→ **TO DO**:
[A] For each statement below, say yes or no to whether the voice AI post supports it, and quote the words from the post that decide it. (i) Using the app requires installing a mobile app. (ii) The app sends data over WebSocket. (iii) VoiSpark handles speech-to-text.
[B] Continue the voice AI post from where it stops.

I Built a Real-Time Voice AI in 50 Minutes. Here's How (and Why)

#ai #webdev #node #opensource

I started skeptical. A voice AI with cloned voices, real-time, no app install — running on free API tiers? Seemed overly ambitious. But a few hours later, I had a working app. Here's the full breakdown.

TL;DR

Clone Talking is a web app for real-time voice conversations with AI persona clones. Open source. Runs on free API tiers.

GitHub: https://github.com/MatheusSimonaci/clone-talking
Demo: https://www.youtube.com/watch?v=Zdw1FfRfmJc

The Challenge

I wanted to build something ambitious: a system where you could talk to AI clones of anyone and get responses in their actual voice.

Requirements:

Real-time voice processing
Sub-second latency
No app installation needed
Ethical voice cloning
Works with free/cheap API tiers

Traditionally, this would take days of debugging WebSocket issues, API rate limiting, and voice synthesis integration. I wanted to see how fast it could actually be done.

The Tech Stack

Your Phone → Whisper (STT) → OpenRouter (LLM) → VoiSpark (TTS) → Your Ears

Speech-to-Text: OpenAI Whisper
LLM: OpenRouter (access to Claude, GPT-4, Llama, and more)
Text-to-Speech + Voice Cloning: VoiSpark
Transport: WebSocket (low latency, bidirectional)
Infrastructure: Node.js + Express + ngrok
Frontend: Next.js + TailwindCSS

How It Works

You speak into your phone (no app install — just scan a QR code)

[Data excerpts]

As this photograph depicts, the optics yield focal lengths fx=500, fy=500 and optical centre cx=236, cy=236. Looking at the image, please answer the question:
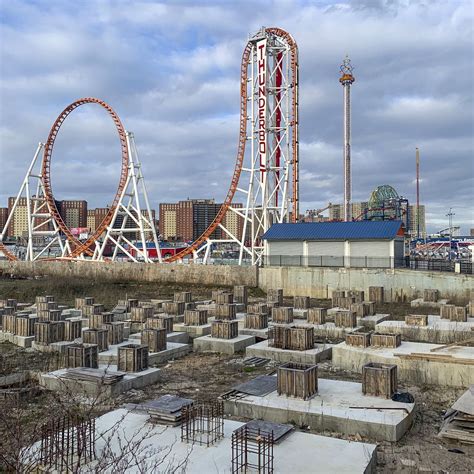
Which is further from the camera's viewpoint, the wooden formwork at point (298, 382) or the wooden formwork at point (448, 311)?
the wooden formwork at point (448, 311)

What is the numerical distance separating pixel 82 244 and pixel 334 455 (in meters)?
36.9

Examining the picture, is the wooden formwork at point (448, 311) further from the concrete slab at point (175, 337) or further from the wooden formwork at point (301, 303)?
the concrete slab at point (175, 337)

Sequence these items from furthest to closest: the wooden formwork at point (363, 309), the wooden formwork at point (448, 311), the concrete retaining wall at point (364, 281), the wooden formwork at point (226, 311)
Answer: the concrete retaining wall at point (364, 281) → the wooden formwork at point (363, 309) → the wooden formwork at point (226, 311) → the wooden formwork at point (448, 311)

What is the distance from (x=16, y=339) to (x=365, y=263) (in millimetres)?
18171

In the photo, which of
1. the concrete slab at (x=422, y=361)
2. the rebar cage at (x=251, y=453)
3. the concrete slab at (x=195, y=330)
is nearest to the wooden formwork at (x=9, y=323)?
the concrete slab at (x=195, y=330)

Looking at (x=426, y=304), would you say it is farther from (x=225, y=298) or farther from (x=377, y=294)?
(x=225, y=298)

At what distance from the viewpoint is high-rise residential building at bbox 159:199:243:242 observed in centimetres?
13788

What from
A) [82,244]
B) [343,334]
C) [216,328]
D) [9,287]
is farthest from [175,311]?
[82,244]

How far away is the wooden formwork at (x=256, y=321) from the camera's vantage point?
54.9 feet

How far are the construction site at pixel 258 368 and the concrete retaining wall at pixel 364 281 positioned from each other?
63mm

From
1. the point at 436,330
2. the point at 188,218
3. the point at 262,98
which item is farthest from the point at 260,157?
the point at 188,218

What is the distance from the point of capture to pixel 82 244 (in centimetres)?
4094

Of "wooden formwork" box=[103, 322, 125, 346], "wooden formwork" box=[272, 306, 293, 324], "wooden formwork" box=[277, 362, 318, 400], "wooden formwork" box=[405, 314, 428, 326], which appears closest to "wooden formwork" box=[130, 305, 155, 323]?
"wooden formwork" box=[103, 322, 125, 346]

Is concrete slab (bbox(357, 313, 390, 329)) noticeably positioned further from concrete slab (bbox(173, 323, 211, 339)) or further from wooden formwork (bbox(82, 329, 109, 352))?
wooden formwork (bbox(82, 329, 109, 352))
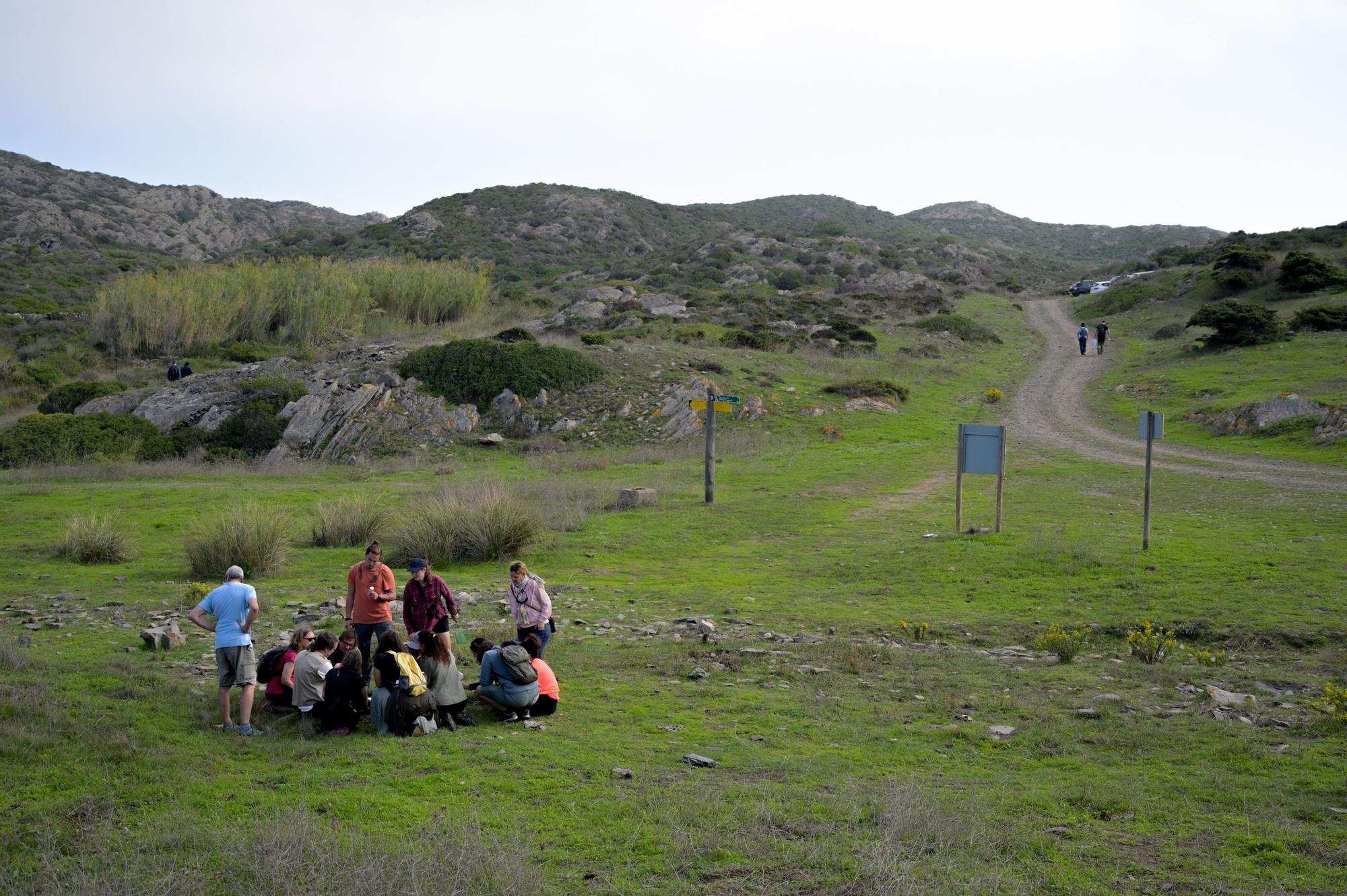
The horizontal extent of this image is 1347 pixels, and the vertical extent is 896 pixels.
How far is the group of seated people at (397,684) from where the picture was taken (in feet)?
26.0

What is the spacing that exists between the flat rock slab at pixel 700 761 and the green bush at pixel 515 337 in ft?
99.1

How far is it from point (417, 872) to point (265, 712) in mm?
3957

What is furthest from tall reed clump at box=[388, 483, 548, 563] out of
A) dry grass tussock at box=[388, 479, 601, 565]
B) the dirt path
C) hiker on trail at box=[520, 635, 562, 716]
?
the dirt path

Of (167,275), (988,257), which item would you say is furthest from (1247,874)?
→ (988,257)

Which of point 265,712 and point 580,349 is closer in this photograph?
point 265,712

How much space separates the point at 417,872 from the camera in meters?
5.02

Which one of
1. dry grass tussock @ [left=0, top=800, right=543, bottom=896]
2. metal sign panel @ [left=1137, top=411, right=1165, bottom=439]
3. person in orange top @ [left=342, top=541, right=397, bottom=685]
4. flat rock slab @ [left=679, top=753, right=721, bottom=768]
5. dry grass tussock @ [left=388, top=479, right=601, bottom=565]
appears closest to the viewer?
dry grass tussock @ [left=0, top=800, right=543, bottom=896]

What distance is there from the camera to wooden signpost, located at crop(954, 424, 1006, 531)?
55.0ft

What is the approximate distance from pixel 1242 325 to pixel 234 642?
4061cm

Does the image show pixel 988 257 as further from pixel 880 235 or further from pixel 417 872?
pixel 417 872

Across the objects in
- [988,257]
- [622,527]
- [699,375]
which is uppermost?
[988,257]

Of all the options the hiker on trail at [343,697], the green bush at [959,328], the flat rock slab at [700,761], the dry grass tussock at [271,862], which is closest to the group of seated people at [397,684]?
the hiker on trail at [343,697]

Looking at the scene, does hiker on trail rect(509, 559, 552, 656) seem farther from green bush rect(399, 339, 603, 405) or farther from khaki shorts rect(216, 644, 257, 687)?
green bush rect(399, 339, 603, 405)

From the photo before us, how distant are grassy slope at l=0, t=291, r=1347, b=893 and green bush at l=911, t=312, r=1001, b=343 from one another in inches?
1293
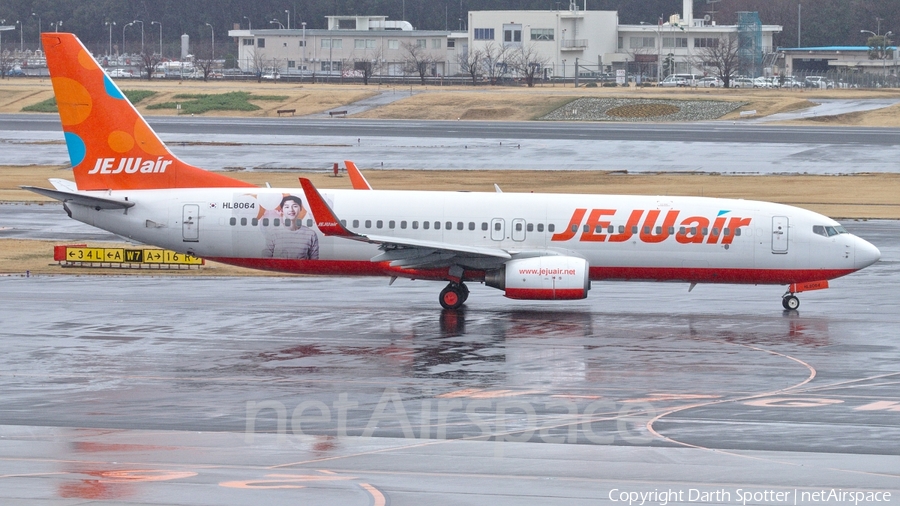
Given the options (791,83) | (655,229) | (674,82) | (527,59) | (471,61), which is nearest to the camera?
(655,229)

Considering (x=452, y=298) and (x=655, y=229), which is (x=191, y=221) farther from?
(x=655, y=229)

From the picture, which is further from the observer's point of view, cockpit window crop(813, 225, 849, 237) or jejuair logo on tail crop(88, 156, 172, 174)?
jejuair logo on tail crop(88, 156, 172, 174)

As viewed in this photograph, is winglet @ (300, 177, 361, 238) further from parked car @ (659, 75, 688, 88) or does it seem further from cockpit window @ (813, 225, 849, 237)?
parked car @ (659, 75, 688, 88)

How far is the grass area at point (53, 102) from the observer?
12738cm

→ **ANSWERS BY ITEM**:
[A]
(i) No: "No app installation needed"
(ii) Yes: "Transport: WebSocket (low latency, bidirectional)"
(iii) No: "Speech-to-Text: OpenAI Whisper"

[B]
Audio is streamed to the backend via WebSocket
Whisper transcribes your speech to text
OpenRouter sends the text to the chosen LLM with a persona prompt
The LLM response is synthesized by VoiSpark in the cloned voice
Audio is streamed back — you hear the answer in their voice

Total round-trip: sub-second latency.

How to Run It

git clone https://github.com/MatheusSimonaci/clone-talking
cd clone-talking
npm install
# Set your API keys in .env
npm start
# Open http://localhost:3000
# Scan the QR code from your phone
# Start talking

You need 4 free-tier API keys: OpenAI (Whisper), OpenRouter, VoiSpark, and ngrok.

The Ethical Decision

Voice cloning is powerful — and risky. I made a deliberate choice to use a TTS provider that explicitly allows synthetic voice generation within their terms of service. I didn't want to build something cool while ignoring the ethics.